[Work required] Filter the records below and copy every line containing the word "highest".

+-------+

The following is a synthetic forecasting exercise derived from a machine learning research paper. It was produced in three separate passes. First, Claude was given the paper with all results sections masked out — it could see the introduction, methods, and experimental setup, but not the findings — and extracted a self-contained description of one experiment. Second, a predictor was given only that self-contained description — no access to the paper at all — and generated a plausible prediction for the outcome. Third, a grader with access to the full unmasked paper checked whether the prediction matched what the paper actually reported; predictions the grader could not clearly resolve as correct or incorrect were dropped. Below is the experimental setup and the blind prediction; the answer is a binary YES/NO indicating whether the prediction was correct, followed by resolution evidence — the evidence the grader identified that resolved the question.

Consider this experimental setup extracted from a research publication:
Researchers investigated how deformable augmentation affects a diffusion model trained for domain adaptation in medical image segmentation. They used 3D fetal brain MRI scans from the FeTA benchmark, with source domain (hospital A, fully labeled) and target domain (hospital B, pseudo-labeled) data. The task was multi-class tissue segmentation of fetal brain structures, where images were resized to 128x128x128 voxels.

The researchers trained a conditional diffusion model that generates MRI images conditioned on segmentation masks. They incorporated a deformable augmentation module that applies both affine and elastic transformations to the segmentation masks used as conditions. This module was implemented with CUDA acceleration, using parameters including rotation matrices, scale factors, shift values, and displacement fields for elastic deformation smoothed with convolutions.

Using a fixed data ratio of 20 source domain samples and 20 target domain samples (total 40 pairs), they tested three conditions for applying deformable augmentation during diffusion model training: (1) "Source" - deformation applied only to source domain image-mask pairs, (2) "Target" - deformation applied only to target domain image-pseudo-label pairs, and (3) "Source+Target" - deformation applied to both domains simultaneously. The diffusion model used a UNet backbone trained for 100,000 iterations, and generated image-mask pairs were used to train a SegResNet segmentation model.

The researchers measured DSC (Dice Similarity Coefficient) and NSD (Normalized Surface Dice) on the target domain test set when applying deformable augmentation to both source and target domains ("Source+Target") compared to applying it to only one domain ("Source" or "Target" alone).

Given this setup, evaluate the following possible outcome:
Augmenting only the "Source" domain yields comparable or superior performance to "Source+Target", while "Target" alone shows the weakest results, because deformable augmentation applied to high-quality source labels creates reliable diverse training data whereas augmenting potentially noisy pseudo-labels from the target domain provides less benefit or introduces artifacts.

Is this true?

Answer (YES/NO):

+-------+

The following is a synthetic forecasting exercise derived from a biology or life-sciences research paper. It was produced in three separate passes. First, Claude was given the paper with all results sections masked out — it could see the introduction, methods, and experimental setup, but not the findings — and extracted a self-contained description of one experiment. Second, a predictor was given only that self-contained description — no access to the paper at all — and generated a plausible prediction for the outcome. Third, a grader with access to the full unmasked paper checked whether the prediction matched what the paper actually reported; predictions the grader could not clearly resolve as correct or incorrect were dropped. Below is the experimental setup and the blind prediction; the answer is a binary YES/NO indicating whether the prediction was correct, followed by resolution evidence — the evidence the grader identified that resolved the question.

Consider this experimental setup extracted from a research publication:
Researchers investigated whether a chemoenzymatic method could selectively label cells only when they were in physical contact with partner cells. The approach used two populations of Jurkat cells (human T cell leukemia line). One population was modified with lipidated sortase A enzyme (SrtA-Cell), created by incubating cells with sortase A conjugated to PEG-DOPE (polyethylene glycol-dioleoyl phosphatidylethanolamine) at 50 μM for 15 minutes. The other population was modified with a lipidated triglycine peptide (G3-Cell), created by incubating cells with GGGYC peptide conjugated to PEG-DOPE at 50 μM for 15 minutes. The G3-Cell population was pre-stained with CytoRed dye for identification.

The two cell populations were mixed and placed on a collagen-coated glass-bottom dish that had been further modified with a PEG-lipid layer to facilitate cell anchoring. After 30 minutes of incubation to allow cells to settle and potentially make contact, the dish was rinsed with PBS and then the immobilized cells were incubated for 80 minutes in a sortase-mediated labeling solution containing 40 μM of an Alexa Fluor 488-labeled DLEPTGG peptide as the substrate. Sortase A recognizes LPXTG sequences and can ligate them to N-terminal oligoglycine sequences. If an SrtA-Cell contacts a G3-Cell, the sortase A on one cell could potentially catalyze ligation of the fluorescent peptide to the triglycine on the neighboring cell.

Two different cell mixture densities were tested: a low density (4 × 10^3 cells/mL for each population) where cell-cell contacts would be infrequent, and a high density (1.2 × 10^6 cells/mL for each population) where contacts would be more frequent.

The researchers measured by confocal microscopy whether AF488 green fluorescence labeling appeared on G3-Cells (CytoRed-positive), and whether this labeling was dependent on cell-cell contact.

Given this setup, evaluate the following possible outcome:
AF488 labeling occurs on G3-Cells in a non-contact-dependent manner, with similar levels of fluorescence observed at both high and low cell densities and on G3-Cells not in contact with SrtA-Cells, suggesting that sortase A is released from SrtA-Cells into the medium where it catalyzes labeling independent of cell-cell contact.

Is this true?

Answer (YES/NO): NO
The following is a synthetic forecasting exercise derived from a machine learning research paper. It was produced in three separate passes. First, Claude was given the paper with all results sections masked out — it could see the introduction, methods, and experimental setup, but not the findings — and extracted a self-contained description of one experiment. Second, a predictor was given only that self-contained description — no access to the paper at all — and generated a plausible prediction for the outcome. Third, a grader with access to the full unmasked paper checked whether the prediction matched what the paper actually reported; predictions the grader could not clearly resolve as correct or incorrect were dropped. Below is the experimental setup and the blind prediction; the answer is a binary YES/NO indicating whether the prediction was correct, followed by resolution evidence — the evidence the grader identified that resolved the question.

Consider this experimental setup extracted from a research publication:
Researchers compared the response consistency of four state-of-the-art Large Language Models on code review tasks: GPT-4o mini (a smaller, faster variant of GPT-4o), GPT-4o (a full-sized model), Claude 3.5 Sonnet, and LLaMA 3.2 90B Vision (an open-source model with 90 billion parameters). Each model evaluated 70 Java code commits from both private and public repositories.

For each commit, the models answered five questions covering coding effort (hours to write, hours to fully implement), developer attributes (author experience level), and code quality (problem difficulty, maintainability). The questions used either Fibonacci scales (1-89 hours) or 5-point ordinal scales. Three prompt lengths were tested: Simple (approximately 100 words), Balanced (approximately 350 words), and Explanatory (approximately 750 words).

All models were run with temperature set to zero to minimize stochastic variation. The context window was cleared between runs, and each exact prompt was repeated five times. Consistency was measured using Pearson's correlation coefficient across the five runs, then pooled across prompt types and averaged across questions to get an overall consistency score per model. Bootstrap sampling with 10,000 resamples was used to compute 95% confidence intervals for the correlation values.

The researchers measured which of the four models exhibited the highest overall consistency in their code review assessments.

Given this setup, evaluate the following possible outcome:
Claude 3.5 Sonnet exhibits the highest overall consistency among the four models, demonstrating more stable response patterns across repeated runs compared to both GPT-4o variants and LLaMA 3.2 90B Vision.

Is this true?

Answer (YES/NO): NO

+-------+

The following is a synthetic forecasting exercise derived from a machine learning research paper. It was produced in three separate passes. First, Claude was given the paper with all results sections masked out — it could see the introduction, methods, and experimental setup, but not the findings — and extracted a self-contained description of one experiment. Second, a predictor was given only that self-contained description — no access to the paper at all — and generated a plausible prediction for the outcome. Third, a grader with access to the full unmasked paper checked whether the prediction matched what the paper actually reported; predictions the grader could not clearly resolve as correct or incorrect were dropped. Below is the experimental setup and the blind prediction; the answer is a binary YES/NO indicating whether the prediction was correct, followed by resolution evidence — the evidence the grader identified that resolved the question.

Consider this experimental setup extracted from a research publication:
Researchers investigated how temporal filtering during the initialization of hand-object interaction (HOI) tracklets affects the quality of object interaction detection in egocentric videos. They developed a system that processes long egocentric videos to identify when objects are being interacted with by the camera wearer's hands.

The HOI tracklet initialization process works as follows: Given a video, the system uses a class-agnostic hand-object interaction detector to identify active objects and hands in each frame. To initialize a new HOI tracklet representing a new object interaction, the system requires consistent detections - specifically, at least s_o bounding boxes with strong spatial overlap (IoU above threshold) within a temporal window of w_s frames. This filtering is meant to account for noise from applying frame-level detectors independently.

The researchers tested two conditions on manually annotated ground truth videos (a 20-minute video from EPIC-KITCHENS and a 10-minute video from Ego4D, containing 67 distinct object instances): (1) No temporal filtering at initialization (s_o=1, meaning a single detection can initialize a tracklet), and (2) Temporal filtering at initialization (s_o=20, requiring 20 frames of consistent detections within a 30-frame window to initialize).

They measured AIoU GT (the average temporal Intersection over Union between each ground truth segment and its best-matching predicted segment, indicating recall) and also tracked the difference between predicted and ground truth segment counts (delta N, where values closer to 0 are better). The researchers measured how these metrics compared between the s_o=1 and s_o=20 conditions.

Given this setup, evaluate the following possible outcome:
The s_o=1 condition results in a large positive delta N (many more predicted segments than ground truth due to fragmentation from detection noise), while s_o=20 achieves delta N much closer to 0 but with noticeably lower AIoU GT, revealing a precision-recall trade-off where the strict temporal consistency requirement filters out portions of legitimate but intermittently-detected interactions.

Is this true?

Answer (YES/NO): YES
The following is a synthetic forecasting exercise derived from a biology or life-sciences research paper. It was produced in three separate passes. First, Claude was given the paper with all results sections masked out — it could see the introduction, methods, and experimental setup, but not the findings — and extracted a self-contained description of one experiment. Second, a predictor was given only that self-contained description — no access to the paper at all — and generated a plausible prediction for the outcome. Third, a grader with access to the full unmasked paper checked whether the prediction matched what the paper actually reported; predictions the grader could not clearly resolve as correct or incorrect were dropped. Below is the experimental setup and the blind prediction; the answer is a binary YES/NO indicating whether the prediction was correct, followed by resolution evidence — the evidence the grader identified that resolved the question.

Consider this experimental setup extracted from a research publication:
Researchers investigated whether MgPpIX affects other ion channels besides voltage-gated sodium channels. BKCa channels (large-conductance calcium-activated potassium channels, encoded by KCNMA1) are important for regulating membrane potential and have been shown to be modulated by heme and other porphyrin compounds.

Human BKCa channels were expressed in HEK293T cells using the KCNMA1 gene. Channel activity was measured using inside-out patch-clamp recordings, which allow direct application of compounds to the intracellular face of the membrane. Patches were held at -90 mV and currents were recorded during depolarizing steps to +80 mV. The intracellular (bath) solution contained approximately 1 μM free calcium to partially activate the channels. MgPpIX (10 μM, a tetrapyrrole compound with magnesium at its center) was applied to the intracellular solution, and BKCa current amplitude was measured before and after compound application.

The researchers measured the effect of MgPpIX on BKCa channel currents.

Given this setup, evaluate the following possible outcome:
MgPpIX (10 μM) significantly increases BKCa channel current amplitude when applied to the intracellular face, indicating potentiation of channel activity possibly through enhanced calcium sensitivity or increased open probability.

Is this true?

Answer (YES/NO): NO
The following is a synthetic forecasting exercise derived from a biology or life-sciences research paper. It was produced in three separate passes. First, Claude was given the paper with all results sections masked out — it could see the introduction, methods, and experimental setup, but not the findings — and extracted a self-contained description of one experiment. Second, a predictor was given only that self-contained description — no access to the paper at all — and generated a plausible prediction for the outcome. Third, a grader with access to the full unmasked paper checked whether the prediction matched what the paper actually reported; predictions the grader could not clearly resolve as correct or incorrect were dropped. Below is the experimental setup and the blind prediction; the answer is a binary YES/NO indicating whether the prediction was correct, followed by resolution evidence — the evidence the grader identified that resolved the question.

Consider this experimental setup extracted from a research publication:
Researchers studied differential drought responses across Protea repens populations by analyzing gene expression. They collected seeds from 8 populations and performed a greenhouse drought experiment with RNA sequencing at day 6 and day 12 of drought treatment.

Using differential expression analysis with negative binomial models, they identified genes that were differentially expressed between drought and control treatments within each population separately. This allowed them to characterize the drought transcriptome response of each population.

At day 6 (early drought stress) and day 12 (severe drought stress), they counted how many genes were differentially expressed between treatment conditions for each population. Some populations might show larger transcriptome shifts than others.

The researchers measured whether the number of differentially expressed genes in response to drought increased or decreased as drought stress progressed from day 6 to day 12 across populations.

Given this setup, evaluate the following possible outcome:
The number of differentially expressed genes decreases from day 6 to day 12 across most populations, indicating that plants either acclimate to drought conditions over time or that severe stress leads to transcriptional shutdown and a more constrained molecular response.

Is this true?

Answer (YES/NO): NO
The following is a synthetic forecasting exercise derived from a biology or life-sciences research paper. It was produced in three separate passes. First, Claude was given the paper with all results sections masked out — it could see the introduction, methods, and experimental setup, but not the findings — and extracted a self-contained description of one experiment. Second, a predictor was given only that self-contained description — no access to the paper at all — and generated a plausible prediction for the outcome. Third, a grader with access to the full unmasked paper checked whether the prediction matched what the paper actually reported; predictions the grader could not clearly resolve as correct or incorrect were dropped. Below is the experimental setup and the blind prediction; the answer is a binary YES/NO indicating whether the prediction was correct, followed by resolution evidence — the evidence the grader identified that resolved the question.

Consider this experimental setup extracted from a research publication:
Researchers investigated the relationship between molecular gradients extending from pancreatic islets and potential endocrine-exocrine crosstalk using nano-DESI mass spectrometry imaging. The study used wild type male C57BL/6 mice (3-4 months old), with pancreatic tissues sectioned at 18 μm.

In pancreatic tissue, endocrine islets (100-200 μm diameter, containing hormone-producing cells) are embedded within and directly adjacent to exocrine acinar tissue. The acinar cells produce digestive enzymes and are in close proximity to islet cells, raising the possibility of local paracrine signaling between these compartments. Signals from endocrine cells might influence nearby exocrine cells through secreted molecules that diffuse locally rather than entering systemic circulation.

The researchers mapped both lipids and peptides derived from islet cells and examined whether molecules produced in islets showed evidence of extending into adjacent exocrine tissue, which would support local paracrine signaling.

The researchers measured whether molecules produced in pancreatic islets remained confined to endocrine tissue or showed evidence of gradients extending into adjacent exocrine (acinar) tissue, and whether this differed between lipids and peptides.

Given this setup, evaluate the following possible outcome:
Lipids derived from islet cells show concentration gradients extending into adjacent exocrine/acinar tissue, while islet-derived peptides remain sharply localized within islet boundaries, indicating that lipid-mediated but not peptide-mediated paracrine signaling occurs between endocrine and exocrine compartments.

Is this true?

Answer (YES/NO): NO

+-------+

[Answer box]
The researchers measured which of the four models exhibited the highest overall consistency in their code review assessments.
Claude 3.5 Sonnet exhibits the highest overall consistency among the four models, demonstrating more stable response patterns across repeated runs compared to both GPT-4o variants and LLaMA 3.2 90B Vision.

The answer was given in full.